Copy every line of the listing below word for word, leaving out the pictures.

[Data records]
_____
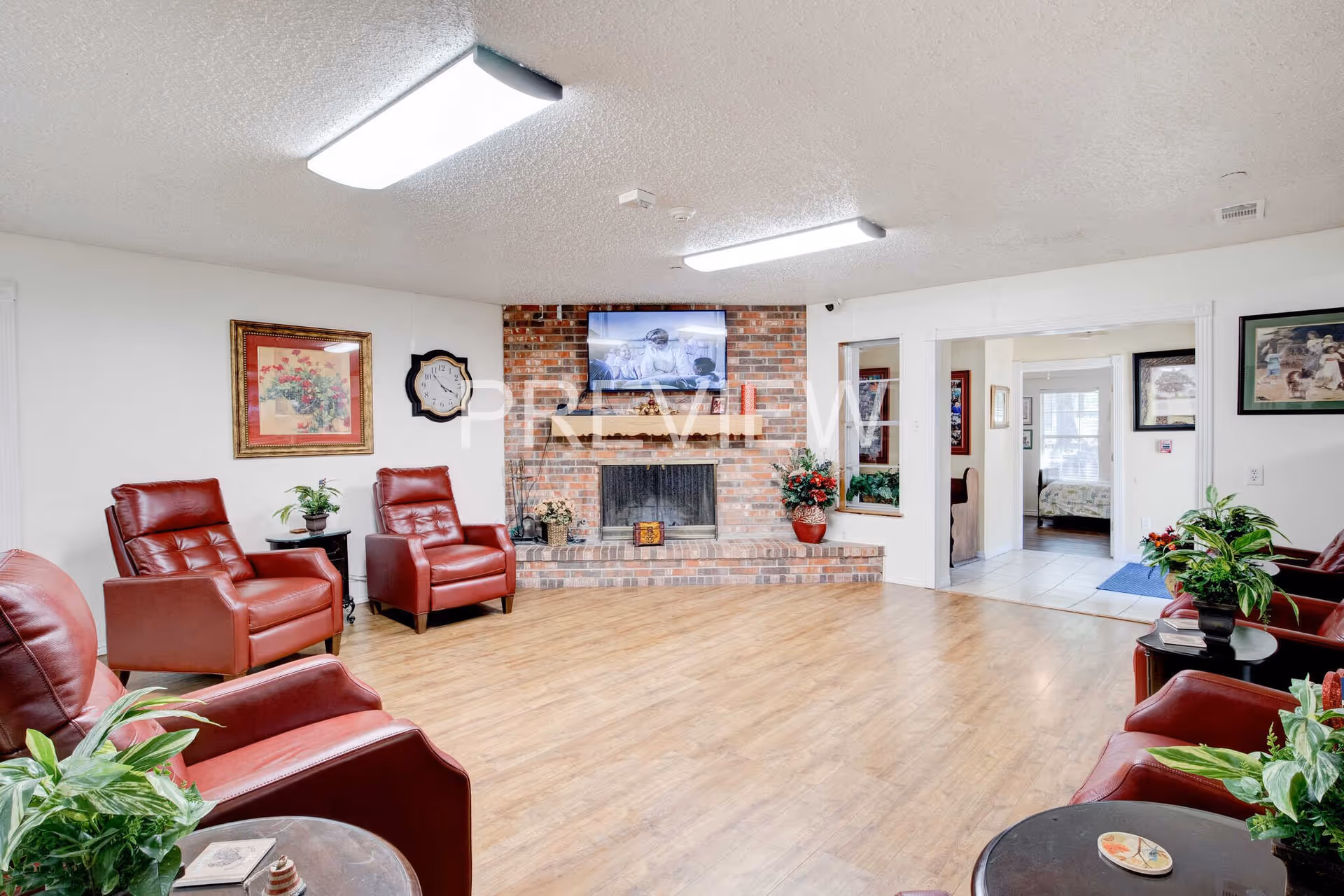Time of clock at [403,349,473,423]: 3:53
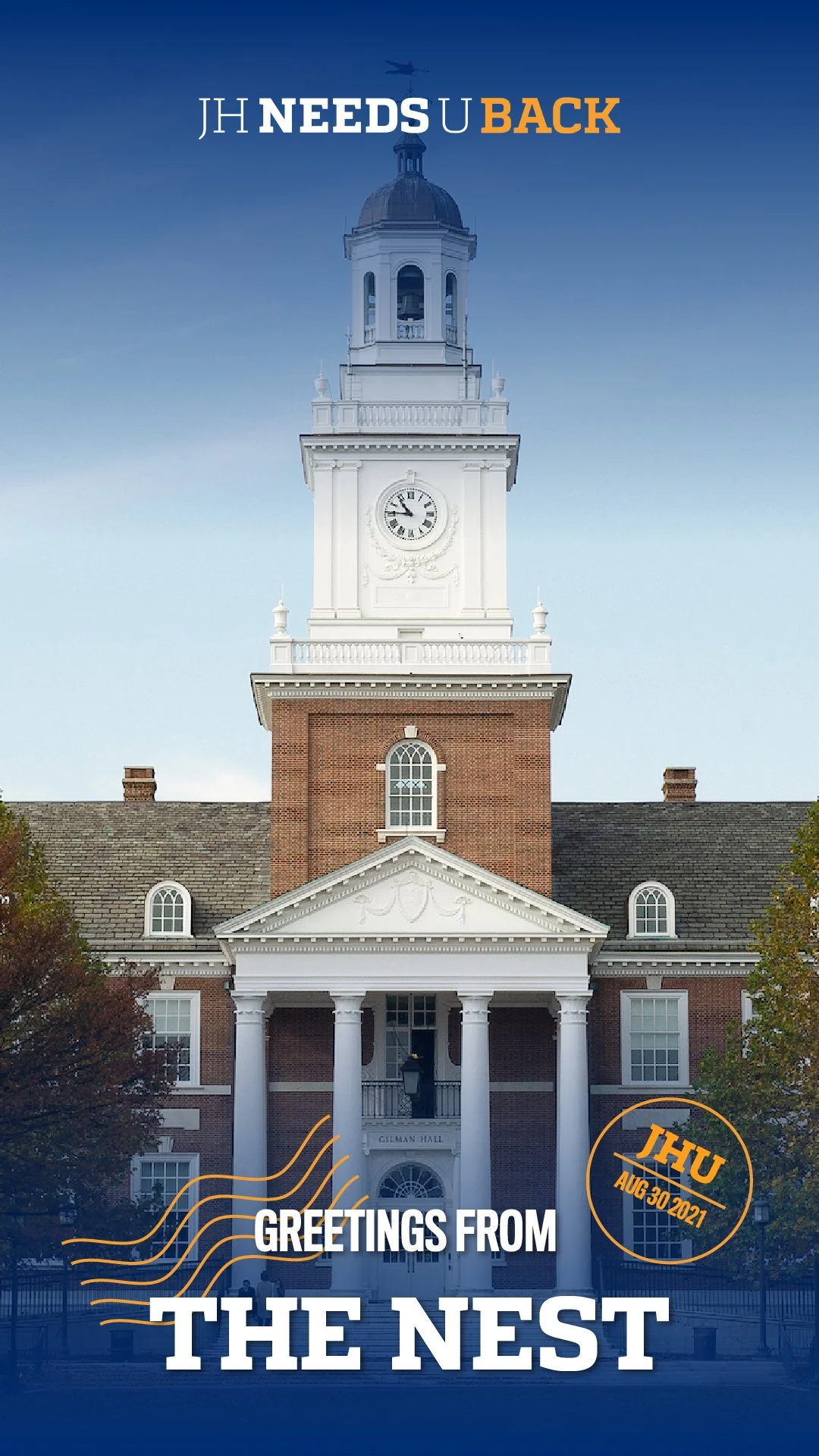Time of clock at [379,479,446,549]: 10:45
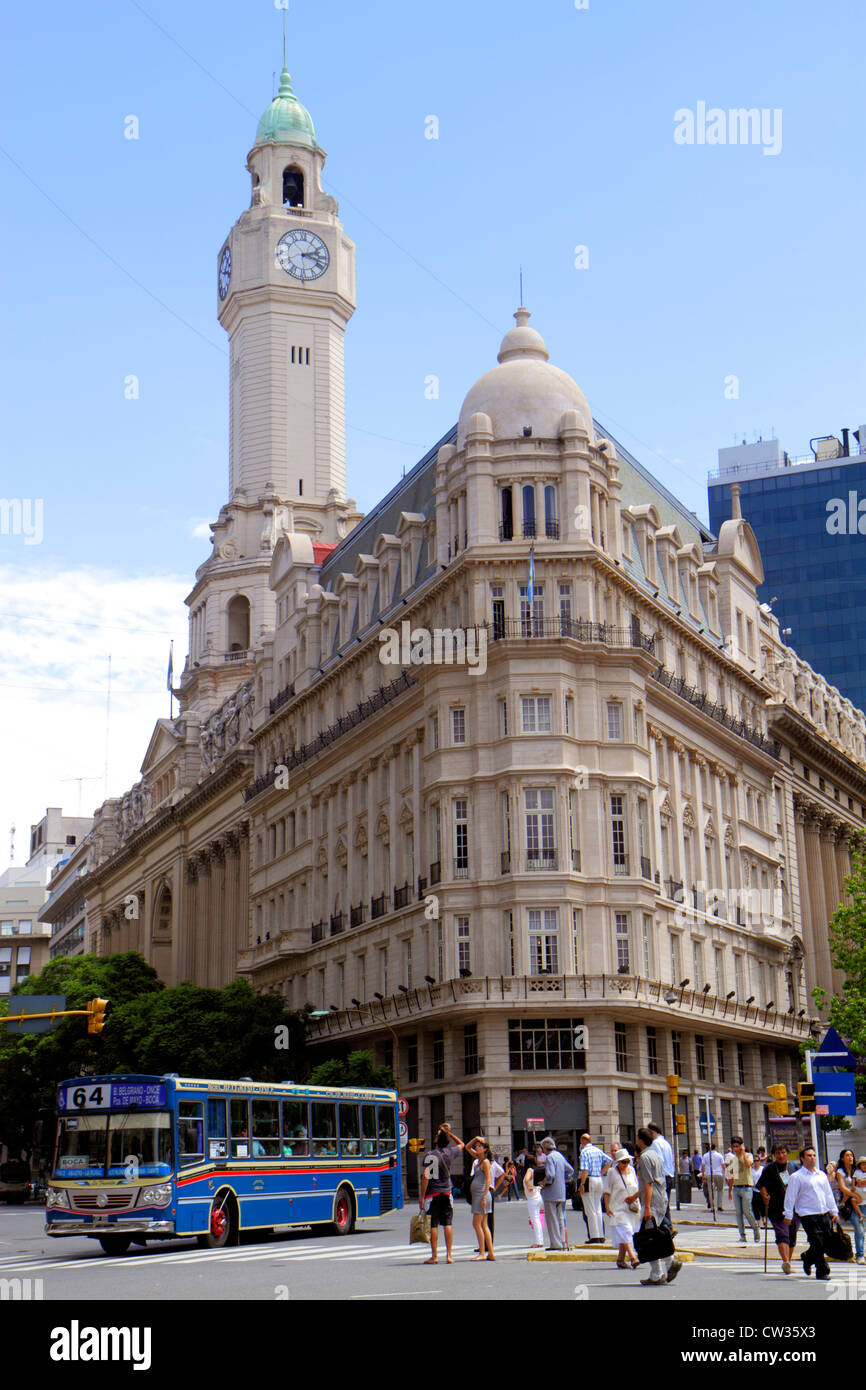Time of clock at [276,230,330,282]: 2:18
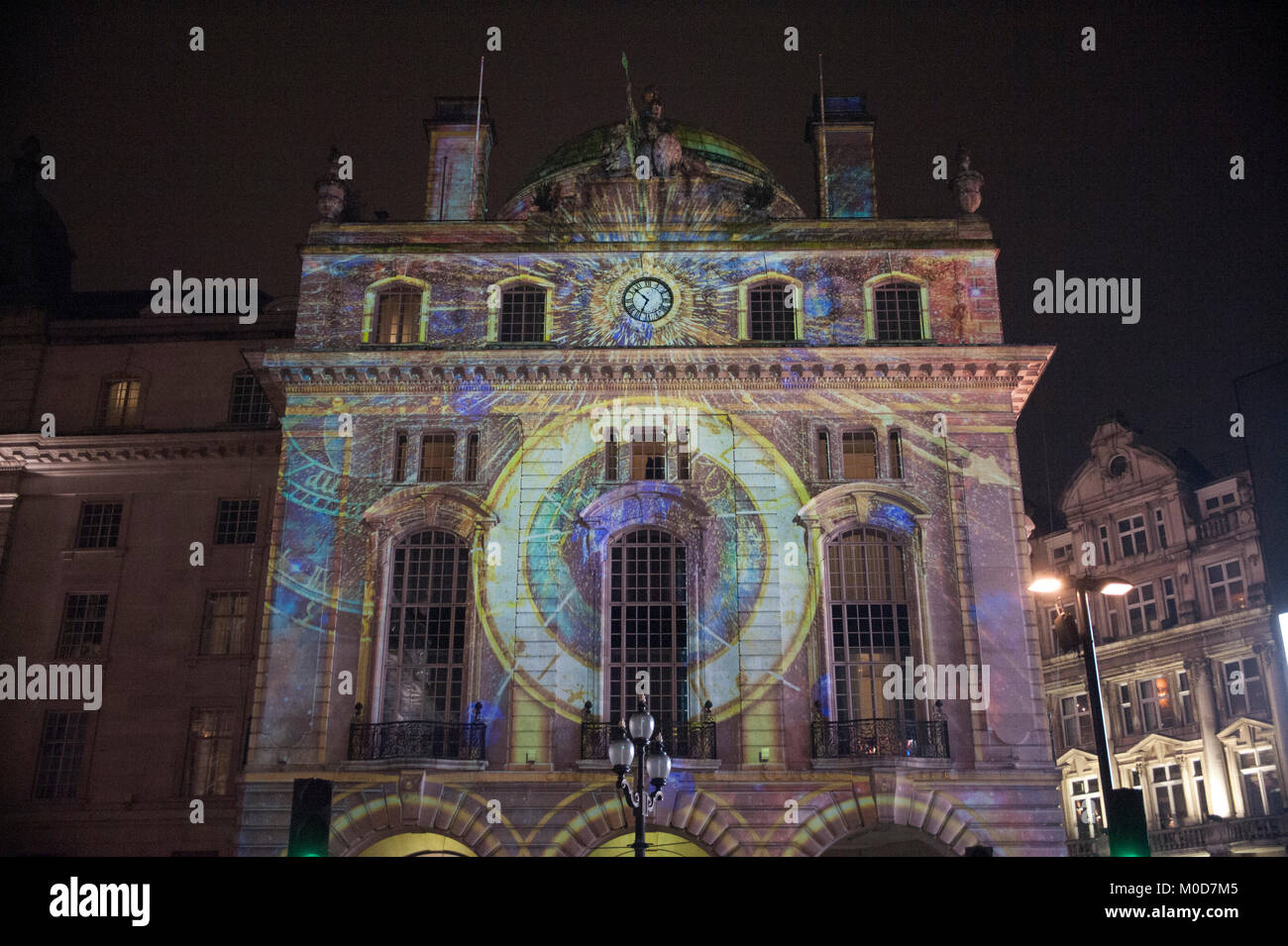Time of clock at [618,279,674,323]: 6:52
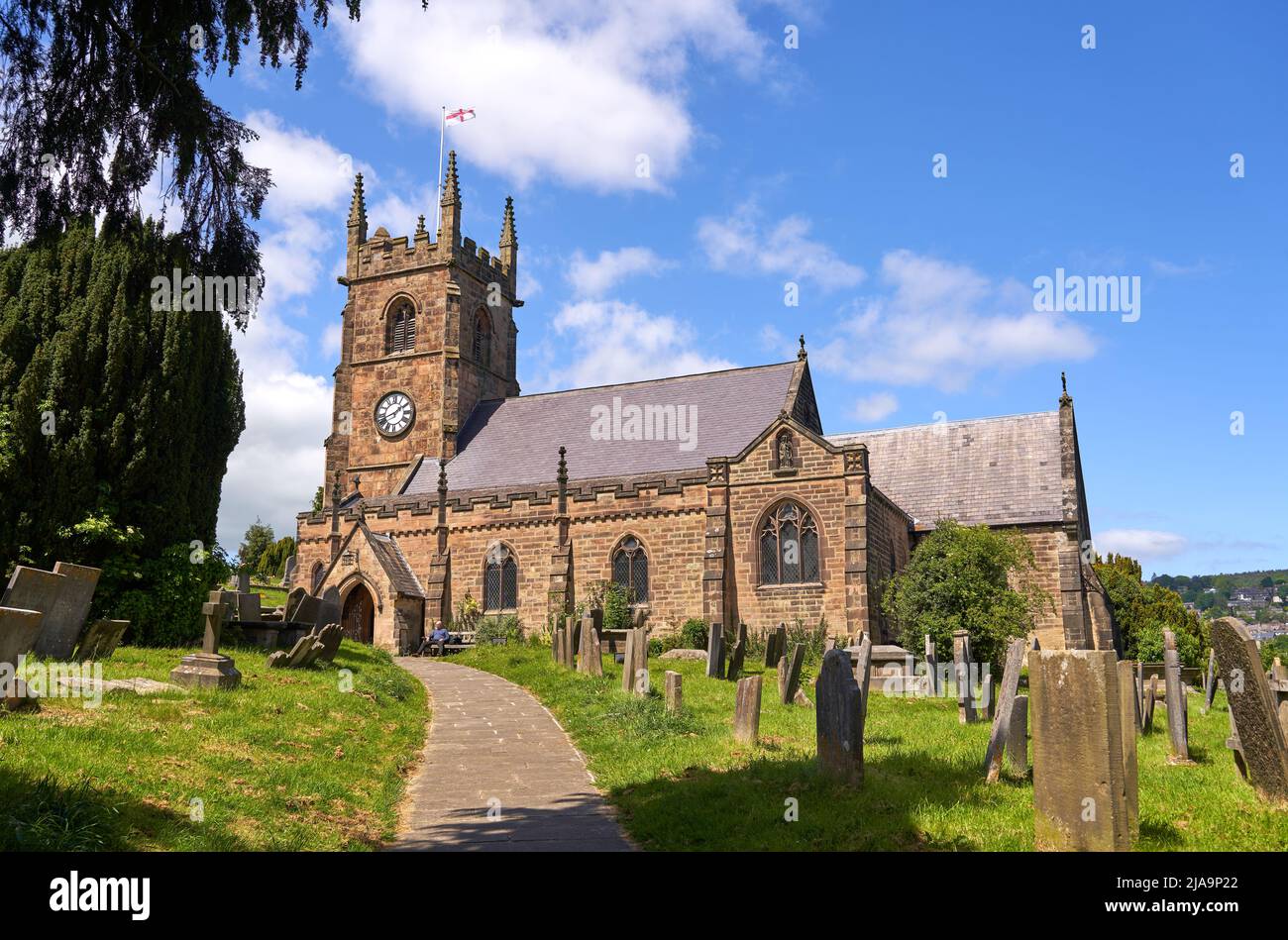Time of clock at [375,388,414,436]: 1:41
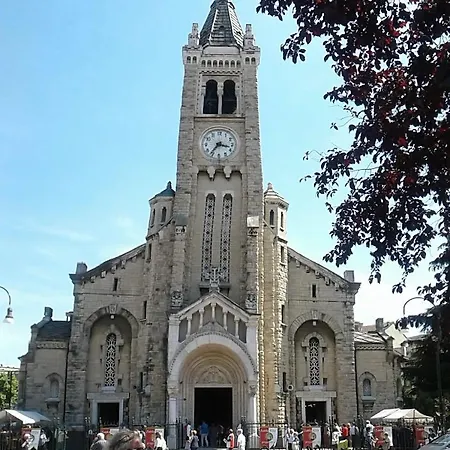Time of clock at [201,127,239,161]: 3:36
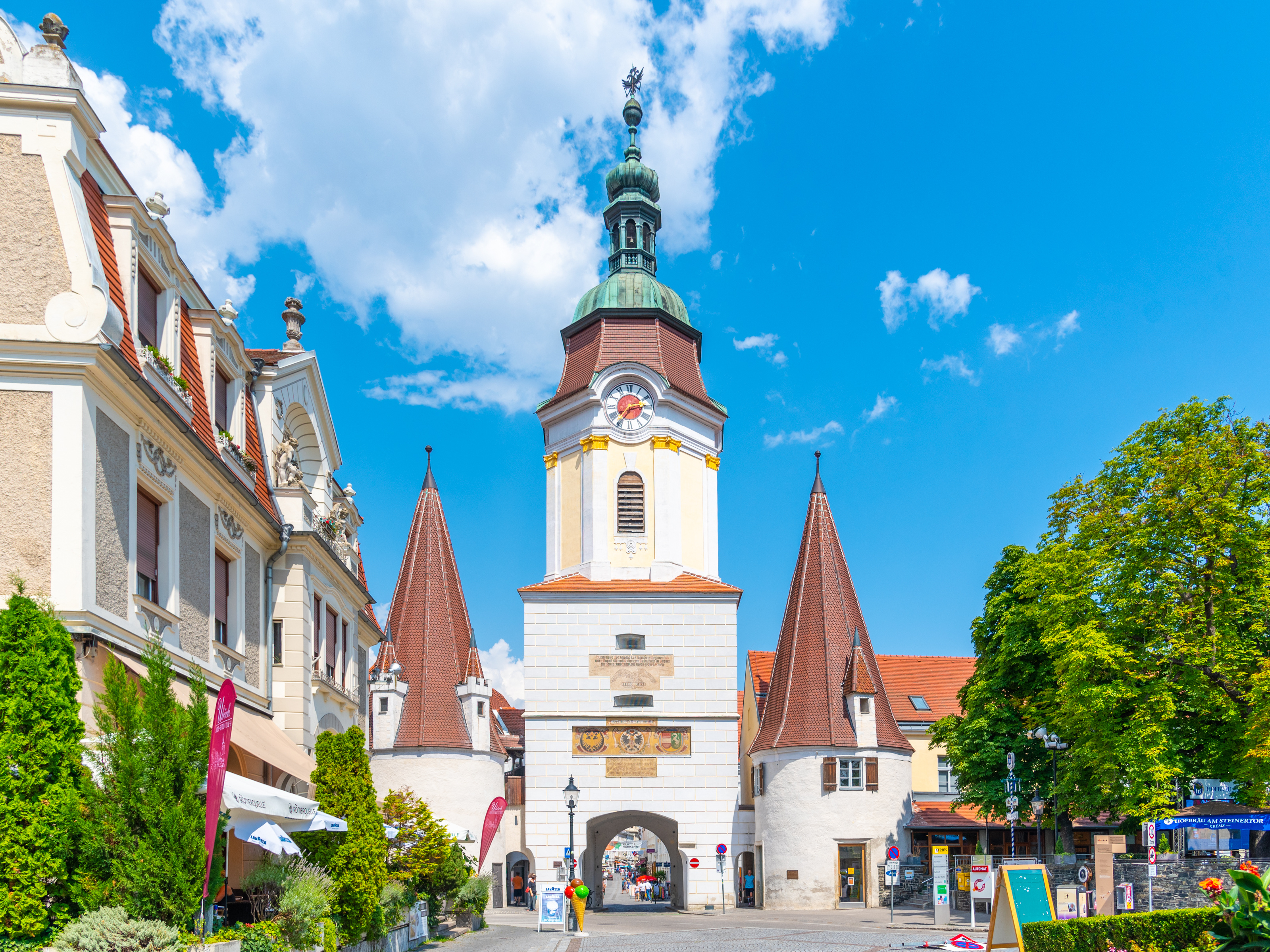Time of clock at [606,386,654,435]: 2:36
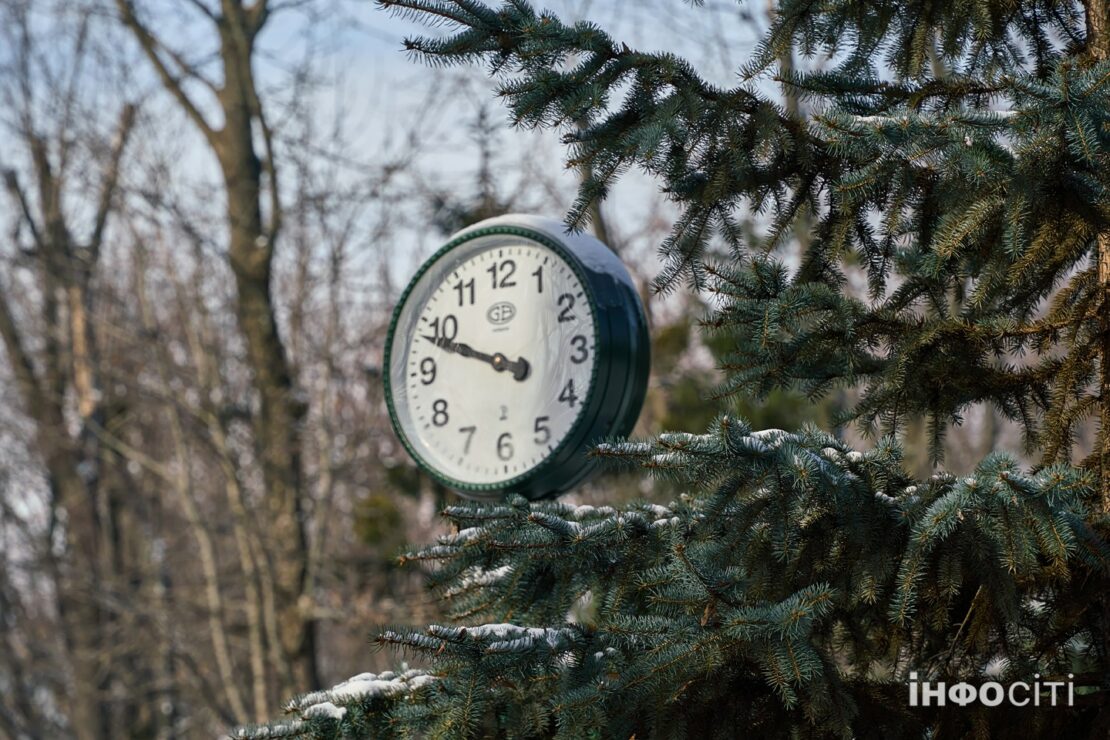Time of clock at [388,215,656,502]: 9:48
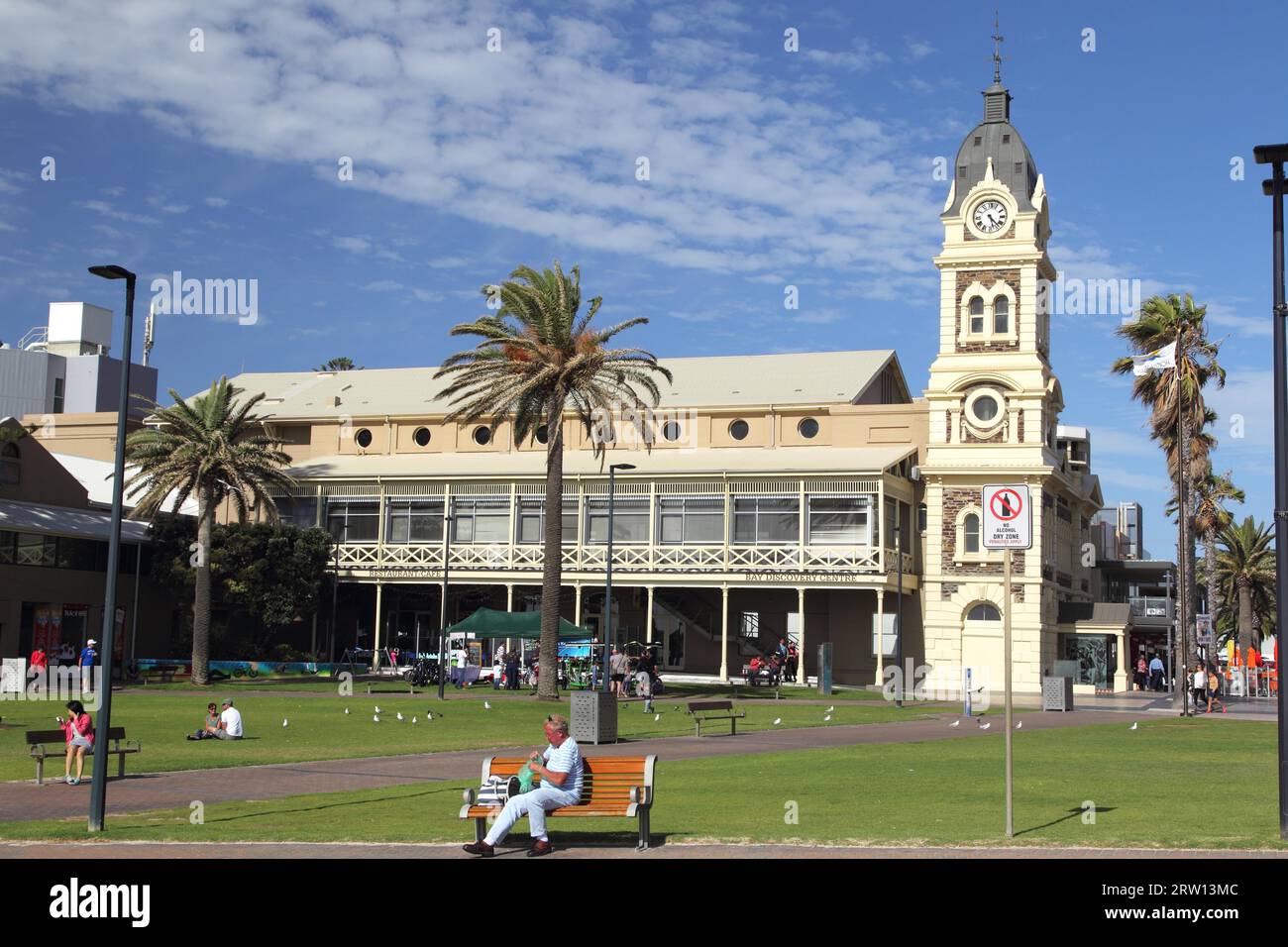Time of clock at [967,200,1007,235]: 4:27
_____
• [Output for this task]:
Time of clock at [403,349,473,423]: 3:53
Time of clock at [379,479,446,549]: 10:45
Time of clock at [276,230,330,282]: 2:18
Time of clock at [618,279,674,323]: 6:52
Time of clock at [375,388,414,436]: 1:41
Time of clock at [201,127,239,161]: 3:36
Time of clock at [606,386,654,435]: 2:36
Time of clock at [388,215,656,502]: 9:48
Time of clock at [967,200,1007,235]: 4:27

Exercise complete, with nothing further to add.